Die optische Einbindung der Freihaltezone Chalbertränki erweiterte den Freiraum nach innen wie nach aussen. Die teilweise im Sockelbereich zusammenhängenden und durch Höhenbeschränkungen gestaffelten Gebäudegruppen ermöglichen Aus-, Ein- und Durchblicke auf unterschiedlichen Ebenen. Die klaren pentagonalen Grundformen unterstützen die für das Gesamtkonzept charakteristische Fleckenbildung und wahren dabei den Zusammenhang des Ensembles.

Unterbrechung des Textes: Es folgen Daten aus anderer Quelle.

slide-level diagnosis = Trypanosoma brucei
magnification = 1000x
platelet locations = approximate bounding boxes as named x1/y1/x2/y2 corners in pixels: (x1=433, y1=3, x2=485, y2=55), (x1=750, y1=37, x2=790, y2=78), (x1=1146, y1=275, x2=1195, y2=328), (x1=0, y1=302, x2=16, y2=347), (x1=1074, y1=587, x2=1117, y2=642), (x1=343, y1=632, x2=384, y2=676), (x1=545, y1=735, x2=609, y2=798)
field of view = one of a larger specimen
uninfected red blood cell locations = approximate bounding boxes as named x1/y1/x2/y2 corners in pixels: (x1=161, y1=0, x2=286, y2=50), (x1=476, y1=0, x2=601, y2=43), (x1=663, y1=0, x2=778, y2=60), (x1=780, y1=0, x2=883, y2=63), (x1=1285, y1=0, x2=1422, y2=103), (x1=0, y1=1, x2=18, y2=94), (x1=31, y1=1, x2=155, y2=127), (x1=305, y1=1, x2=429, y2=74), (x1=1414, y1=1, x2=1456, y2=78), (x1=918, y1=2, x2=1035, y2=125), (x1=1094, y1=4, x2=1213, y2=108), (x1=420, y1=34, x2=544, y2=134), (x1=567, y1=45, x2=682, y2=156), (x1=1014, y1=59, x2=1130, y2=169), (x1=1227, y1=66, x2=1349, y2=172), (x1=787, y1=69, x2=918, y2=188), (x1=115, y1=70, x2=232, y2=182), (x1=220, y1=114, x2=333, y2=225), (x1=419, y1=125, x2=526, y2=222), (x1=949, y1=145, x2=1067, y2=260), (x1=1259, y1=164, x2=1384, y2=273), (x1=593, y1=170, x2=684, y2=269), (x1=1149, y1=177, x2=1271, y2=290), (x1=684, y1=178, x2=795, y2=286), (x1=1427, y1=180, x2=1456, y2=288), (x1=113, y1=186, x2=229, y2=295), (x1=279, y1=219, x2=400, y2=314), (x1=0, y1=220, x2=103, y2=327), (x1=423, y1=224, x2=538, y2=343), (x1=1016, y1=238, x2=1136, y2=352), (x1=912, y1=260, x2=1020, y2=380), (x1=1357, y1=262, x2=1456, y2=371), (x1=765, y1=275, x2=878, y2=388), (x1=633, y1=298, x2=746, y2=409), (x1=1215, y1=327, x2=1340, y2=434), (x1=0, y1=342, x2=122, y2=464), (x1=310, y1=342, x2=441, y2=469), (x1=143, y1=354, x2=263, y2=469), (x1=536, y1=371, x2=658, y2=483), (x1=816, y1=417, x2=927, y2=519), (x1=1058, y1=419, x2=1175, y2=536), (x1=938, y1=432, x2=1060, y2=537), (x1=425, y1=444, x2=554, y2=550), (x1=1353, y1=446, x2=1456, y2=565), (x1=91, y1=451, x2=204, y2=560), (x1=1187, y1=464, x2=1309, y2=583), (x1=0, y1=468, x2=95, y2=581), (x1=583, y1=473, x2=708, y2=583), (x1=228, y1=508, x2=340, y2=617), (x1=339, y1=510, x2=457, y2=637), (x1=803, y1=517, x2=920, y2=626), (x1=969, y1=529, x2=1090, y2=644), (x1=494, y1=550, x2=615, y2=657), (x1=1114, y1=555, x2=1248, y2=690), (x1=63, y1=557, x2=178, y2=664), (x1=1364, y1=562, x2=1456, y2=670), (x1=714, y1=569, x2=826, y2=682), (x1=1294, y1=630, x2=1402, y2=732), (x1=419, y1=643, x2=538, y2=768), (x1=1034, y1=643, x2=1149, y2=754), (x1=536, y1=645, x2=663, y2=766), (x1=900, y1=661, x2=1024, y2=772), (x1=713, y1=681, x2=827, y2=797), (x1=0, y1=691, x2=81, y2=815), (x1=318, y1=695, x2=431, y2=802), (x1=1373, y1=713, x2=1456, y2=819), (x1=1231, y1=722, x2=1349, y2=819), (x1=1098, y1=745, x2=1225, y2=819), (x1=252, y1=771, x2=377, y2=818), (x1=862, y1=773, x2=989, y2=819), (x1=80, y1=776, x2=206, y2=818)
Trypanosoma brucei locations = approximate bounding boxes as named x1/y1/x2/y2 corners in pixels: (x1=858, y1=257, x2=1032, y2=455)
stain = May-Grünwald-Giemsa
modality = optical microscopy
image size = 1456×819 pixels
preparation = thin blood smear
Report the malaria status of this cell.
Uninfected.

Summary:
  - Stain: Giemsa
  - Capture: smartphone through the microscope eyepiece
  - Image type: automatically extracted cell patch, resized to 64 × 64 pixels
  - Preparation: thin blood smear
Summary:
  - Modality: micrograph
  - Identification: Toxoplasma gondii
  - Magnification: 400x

Umlaufende Balkone von mindestens zwei Dritteln der Fassadenabwicklung verleihen den Baukörpern eine ruhige, lesbare Massstäblichkeit und eine klare horizontale Gliederung. Die privaten Grünräume gehen fliessend in die allgemeinen Umgebungsbereiche über und schaffen so ein ausgewogenes Verhältnis von Bebauung und Freiraum – sowohl zu den bestehenden als auch zu den neu realisierten Bauten.
Grosszügige, in der Tiefe differenzierte Balkon- und Loggiabereiche ermöglichen allen Wohneinheiten eine mehrseitige Ausrichtung auf das Panorama des Talkessels. Trotz vorgängiger Bebauung wurde so ein Optimum an freier Sicht auf Berge, Seen, Wälder und Fluren erreicht. Die vielseitig nutzbaren Aussenflächen sind in schmalere und ausgeweitete Zonen gegliedert und schaffen kontextuelle Bezüge zum Aussenraum. Die ins gestaltete Terrain integrierten Tiefgaragen halten die Beanspruchung des wertvollen Aussenraumes auf ein Minimum.